Sararan yaprakların ana kucağından kopan yavrular gibi ılık rüzgârların bağrında oradan oraya uçtuğu, nereye nasıl konacağını bilmeden savrulduğu anlardır.
Göçmen kuşların masmavi semalardan huzur dökerek ayrıldığı bir zamanın adıdır eylül..
Eylül, bana bir minik çocuğun ağlama öncesi iç çekmesi halini hatırlatır.
Salt simgesel bir ismin kayalara vuran dalgalar gibi hatıraları yeniden temizleyişi ve yeni bir müjde verişi gibidir eylül.
Özünde düşünceli bir hayat vardır.Bir yetim gibi nereye gittiğini bilmeden dolaşan bir garip hâl içerisinde.
Doğrusu bir sıladır hiç dinmeyen ya da hasretin ilk adım sesleri.
Eylül, mazinin- atiye/geleceğe uzanan demlenmiş burcu burcu kokan bir geleceğidir de aslında…
En nadide umutların içerisinde büyüdüğü bir meşe tohumu gibi ruhunda gizem saklar… Hüzün kokulu bir koca sarı çiçektir. Tatlı bir hayal ve sırlı bir gelecek taşır koynunda.
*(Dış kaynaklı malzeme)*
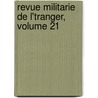 Revue Militarie de L'Tranger, Volume 21 door E. France. tat-ma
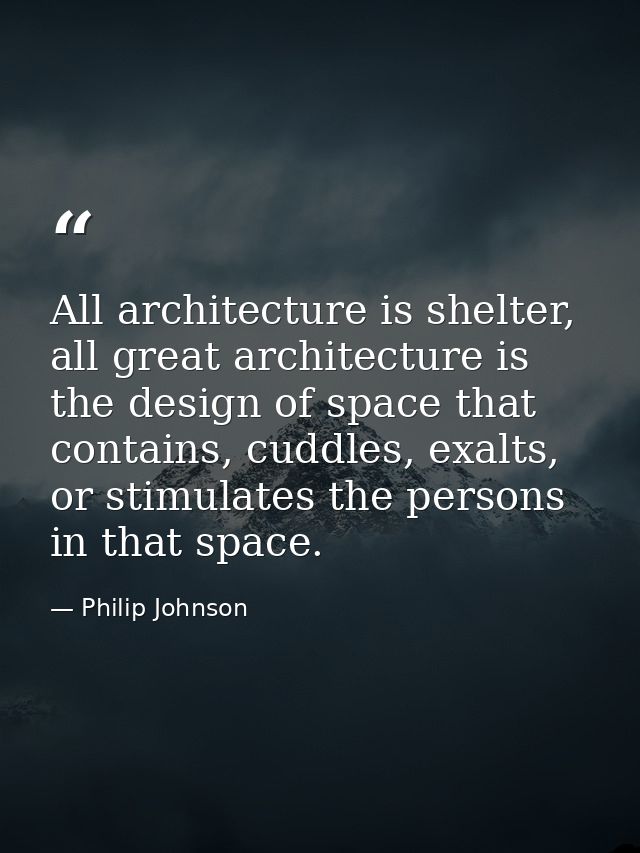 All architecture is shelter, all great architecture is the design of space that contains, cuddles, exalts, or stimulates — Philip Johnson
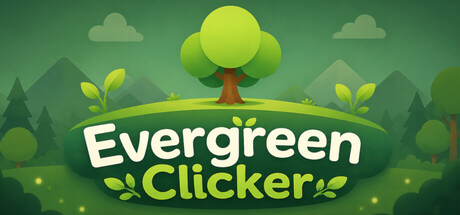 Evergreen Clicker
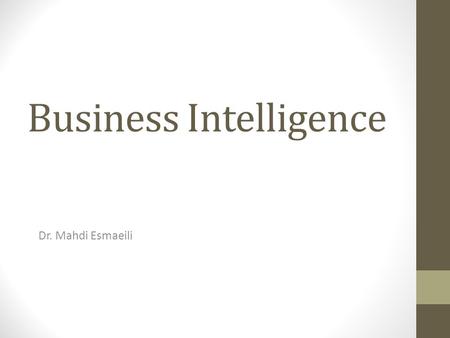 Business Intelligence Dr. Mahdi Esmaeili. 1.Key result indicators (KRIs) tell you how you have done in a perspective or critical success factor. 2.Result.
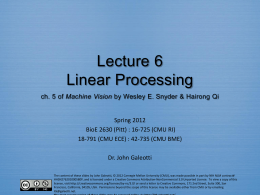 Lecture 6 Linear Processing ch. 5 of Machine Vision by Wesley E.
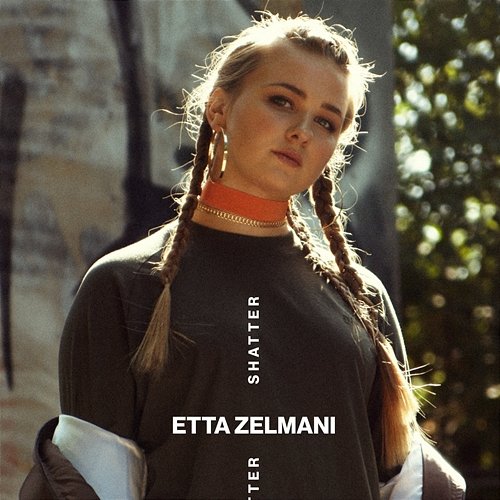 Shatter Etta Zelmani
Zamanın tatlı bir beste eşliğinde gömlek değiştirmesidir eylül.
İçli bir müziğin ruha ılık ılık akışı onu garip bir türküye sürükleyişidir eylül.Mahur bir beste gibi tınısı gönül tellerini titreten kutsi bir nidadır…
Eylül; gözyaşı, bekleyiş ve dinmeyen bir umuttur.
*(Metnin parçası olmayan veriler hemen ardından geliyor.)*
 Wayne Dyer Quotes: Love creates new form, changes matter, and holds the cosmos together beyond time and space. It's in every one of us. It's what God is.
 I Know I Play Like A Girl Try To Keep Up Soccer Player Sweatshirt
Ana ocağından yar kucağından bir kopuştur aslında eylül.
Bir değişik duygu anaforu olarak da garip bir huzuru da fısıldar.
Bir ironi olarak değişik bir melankolinin neşesini de hissederiz ayrıca.
Derinde uyuyan bir sultan güzelliğini de imgeler.
Eylül; masum aşkların seremonisidir. Güzel daha başka bir güzelliğe bürünür.
Aşkın yalnızlığa –yalnızlığın muhteşem bir aşka sürüklendiği zamandır eylül.
Yürekler bir başka atar. Bir başka heyecanın ritmini taşır sineler.
Eylül de bakışların ahengi değişir; yumak yumak sevgiye dönüşür hisler.
Mekanlar kendi içerisinde renk değiştirir; her şey sevginin pembesiyle tozlaşır ve zaman kendi içinde renk armonisi sunar gelen hislere…
Sevincin huzura meylettiği karmaşık duyguların insana sökün ettiği demlerdir eylül.
Mananın maddede tecelli ettiği bir rengin can buluşudur eylül. Rengin heyecana galebe çalması ya da zamanın insanlara bakarak sapsarı bir tebessümüdür de diyebiliriz.
Kısaca ;Tabiatın yaratıcısına bir şükür halidir ..Sararan seccadeler üzerinde huşuya erdiği.